**Task to complete**.
Can you extract, word for word, the part of the KLA financial remarks that begins at the words "Total operating expenses" and stops after "effect during March."?

**Source text**.

Bren D. Higgins
Executive Vice President and Chief Financial Officer at KLA
Thanks, Rick. Our results reinforce the success of our execution and strong market position. We continue to focus on meeting customer needs in a robust demand environment while expanding market leadership, growing revenue, increasing gross and operating profit, generating strong free cash flow and maintaining our long-term strategy of productive capital allocation. Quarterly revenue was $2.289 billion at the upper end of the guided range of $2.1 billion to $2.3 billion. Non-GAAP gross margin was above the midpoint of guidance at 62.9% as the various components performed mostly as expected, with upside coming from the higher-than-expected semiconductor process control systems revenue, which enhanced the product mix for the quarter. Non-GAAP diluted EPS was $5.13, also towards the upper end of the guided range of $4.35 to $5.25. GAAP diluted EPS was $4.83. Non-GAAP operating expenses were $484 million, below our expectation of $495 million, mostly due to the pace of new hiring, which was slower than originally planned.
Total operating expenses were comprised of $285 million in R&D and $199 million in SG&A. Given the strong demand backdrop, rapid expansion of our business over the last couple of years and our revenue expectations for the business going forward, we expect to continue to invest in our global infrastructure and systems to scale the KLA operating model to facilitate growth. This includes investing in new product development programs and volume-dependent resources to support our business expansion as we position the company to execute against our long-term structural growth thesis. Furthermore, we, as most companies, are seeing a strong labor market driving cost pressure across our global workforce and adjustments related to our annual merit process that went into effect during March.
As a result, we expect operating expenses to grow to approximately $525 million in the June quarter, and we forecast quarterly operating expenses to trend higher over the balance of 2022, along with our sequential revenue growth expectations. We continue to size the company based on our target operating model which delivers 40% to 50% incremental operating margin leverage on revenue growth over our normalized time horizon. Non-GAAP operating income as a percentage of revenue was once again strong at 41.7% in the March quarter. Other income and expense net was $46 million compared with guidance of $41 million, with the variance from guidance reflecting the mark-to-market impact of a strategic supply investment. For the June quarter, we forecast other income and expense net at approximately $43 million. The quarterly effective tax rate was 14.6%, above our guided tax rate of 13.5%. Non-GAAP earnings per share at the guided tax rate would have been $5.20. Non-GAAP net income was $776 million. GAAP net income was $731 million. Cash flow from operations was $819 million. And free cash flow was $79 million, resulting in free cash flow conversion of 93% and free cash flow margin of 31.4%. Looking at revenue by reportable segments and end markets. Revenue for the Semiconductor Process Control segment, including its associated service business, was $1.98 billion, up 31% year-over-year and down 4% sequentially as expected.

**Listed records**.
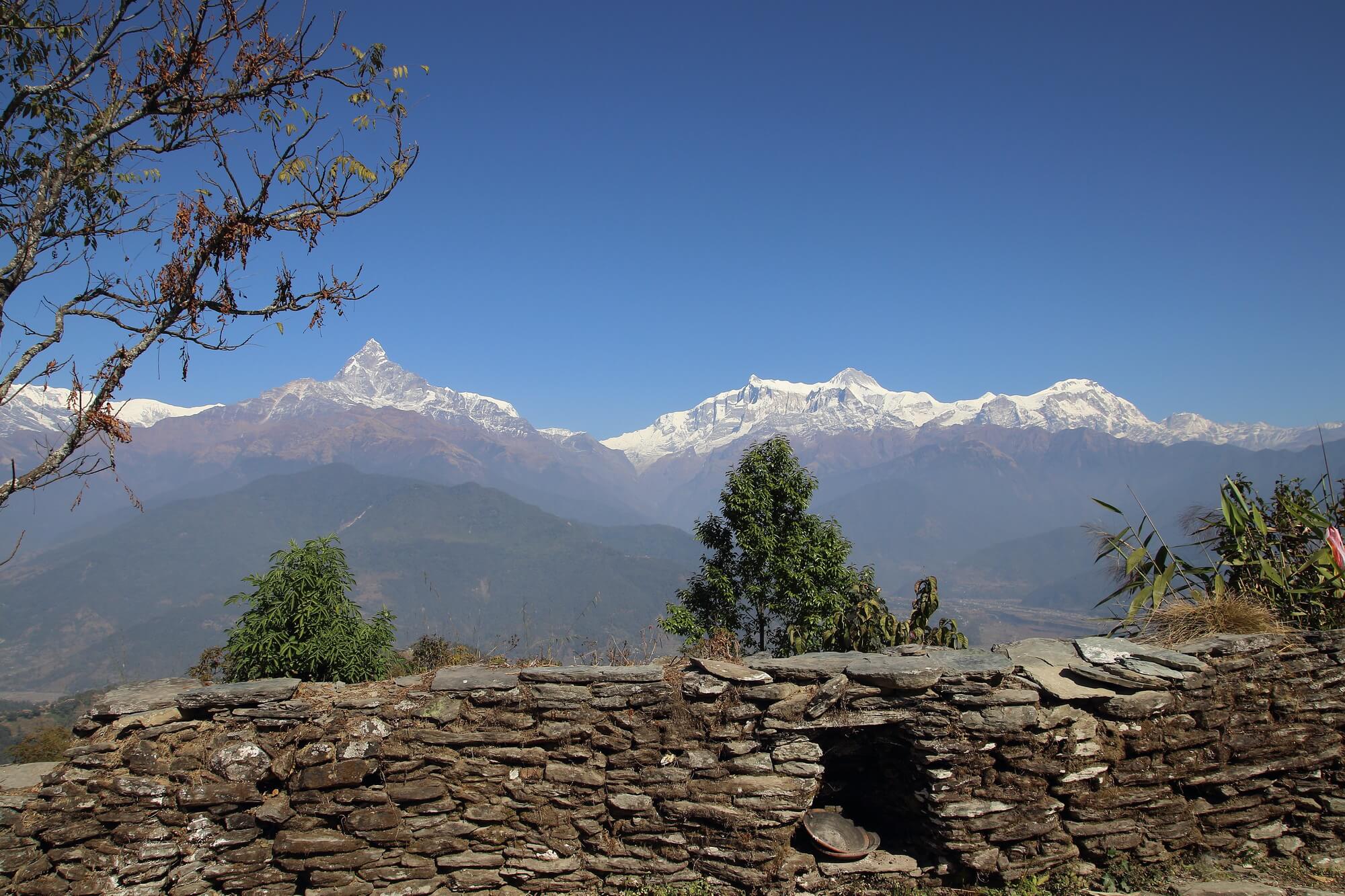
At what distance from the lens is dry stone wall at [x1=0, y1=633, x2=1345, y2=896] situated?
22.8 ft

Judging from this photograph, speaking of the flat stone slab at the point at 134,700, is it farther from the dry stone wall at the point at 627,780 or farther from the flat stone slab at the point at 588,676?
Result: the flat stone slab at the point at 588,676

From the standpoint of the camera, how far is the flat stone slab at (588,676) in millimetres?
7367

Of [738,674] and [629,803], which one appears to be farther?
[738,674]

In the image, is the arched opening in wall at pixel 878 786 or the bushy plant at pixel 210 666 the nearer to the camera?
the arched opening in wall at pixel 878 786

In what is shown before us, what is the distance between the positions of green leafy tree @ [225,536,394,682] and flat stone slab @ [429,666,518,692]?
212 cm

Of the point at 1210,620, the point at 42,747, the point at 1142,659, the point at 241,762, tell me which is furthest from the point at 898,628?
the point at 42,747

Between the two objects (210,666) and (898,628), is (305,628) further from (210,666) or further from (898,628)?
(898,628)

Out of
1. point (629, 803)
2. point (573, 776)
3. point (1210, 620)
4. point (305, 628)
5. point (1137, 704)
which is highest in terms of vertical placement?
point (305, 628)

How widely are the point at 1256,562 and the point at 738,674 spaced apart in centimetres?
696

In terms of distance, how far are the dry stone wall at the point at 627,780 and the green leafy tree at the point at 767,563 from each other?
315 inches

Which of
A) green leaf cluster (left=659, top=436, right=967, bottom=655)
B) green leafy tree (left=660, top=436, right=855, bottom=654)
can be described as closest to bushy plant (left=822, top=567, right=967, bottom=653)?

**In response**.
Total operating expenses were comprised of $285 million in R&D and $199 million in SG&A. Given the strong demand backdrop, rapid expansion of our business over the last couple of years and our revenue expectations for the business going forward, we expect to continue to invest in our global infrastructure and systems to scale the KLA operating model to facilitate growth. This includes investing in new product development programs and volume-dependent resources to support our business expansion as we position the company to execute against our long-term structural growth thesis. Furthermore, we, as most companies, are seeing a strong labor market driving cost pressure across our global workforce and adjustments related to our annual merit process that went into effect during March.